**VOTRE TÂCHE:** Reproduisez intégralement, sans y changer un mot, le texte ci-dessous sur la technique de moulage des plâtres.

**EXTRAIT CHOISI:**
Graveur sur Acier
25. Technique de moulage des plâtres
Je vous ai raconté dans l’article précédent pourquoi l’on faisait des plâtres. À présent, je vais tenter de vous expliquer comment on les fait !
Les ingrédients
— Tout d’abord, on se procure du plâtre « à modeler », que l’on stocke dans un lieu bien sec…
— On va avoir besoin de gamelles en plastique, si possible souples, bien propres. Besoin aussi d’une louche, d’une cuillère à soupe, d’un fouet de cuisine, des pinceaux doux, d’éponges…
— Il nous faut de l’huile de pied de bœuf. Attention, depuis la crise de la vache folle, sont apparues de fausses huiles, appelées « façon pied de bœuf » ou « type pied de bœuf »… Et même des professionnels du traitement du cuir vous en proposeront !
https://fr.wikipedia.org/wiki/Huile_de_pied_de_b%C5%93uf
— Il nous faut du savon noir liquide… On va donc diluer un peu de savon noir du commerce, que l’on va stocker dans une ou plusieurs bouteilles. Je ne sais plus les proportions, mais ce doit être de l’ordre d’un volume de savon pour dix volumes d’eau…
1) — Nous avons, comme premier exemple, besoin de couler un plâtre sur un modelage en plastiline. On doit d’abord faire un cerclage qui doit être solide et assez haut en fonction de l’épaisseur de plâtre voulue. On réalise ces cerclages avec des bandes de plastique souple, que l’on règle au diamètre voulu, et que l’on cale avec des boules de plastiline (cf croquis n°1) et on réalise l’étanchéité la meilleure possible, toujours à la plastiline.

**DONNÉES FOURNIES:**

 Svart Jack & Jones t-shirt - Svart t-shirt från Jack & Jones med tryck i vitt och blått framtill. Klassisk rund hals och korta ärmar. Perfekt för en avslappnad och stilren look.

**SOLUTION PROPOSÉE:**
Graveur sur Acier
25. Technique de moulage des plâtres
Je vous ai raconté dans l’article précédent pourquoi l’on faisait des plâtres. À présent, je vais tenter de vous expliquer comment on les fait !
Les ingrédients
— Tout d’abord, on se procure du plâtre « à modeler », que l’on stocke dans un lieu bien sec…
— On va avoir besoin de gamelles en plastique, si possible souples, bien propres. Besoin aussi d’une louche, d’une cuillère à soupe, d’un fouet de cuisine, des pinceaux doux, d’éponges…
— Il nous faut de l’huile de pied de bœuf. Attention, depuis la crise de la vache folle, sont apparues de fausses huiles, appelées « façon pied de bœuf » ou « type pied de bœuf »… Et même des professionnels du traitement du cuir vous en proposeront !
https://fr.wikipedia.org/wiki/Huile_de_pied_de_b%C5%93uf
— Il nous faut du savon noir liquide… On va donc diluer un peu de savon noir du commerce, que l’on va stocker dans une ou plusieurs bouteilles. Je ne sais plus les proportions, mais ce doit être de l’ordre d’un volume de savon pour dix volumes d’eau…
1) — Nous avons, comme premier exemple, besoin de couler un plâtre sur un modelage en plastiline. On doit d’abord faire un cerclage qui doit être solide et assez haut en fonction de l’épaisseur de plâtre voulue. On réalise ces cerclages avec des bandes de plastique souple, que l’on règle au diamètre voulu, et que l’on cale avec des boules de plastiline (cf croquis n°1) et on réalise l’étanchéité la meilleure possible, toujours à la plastiline.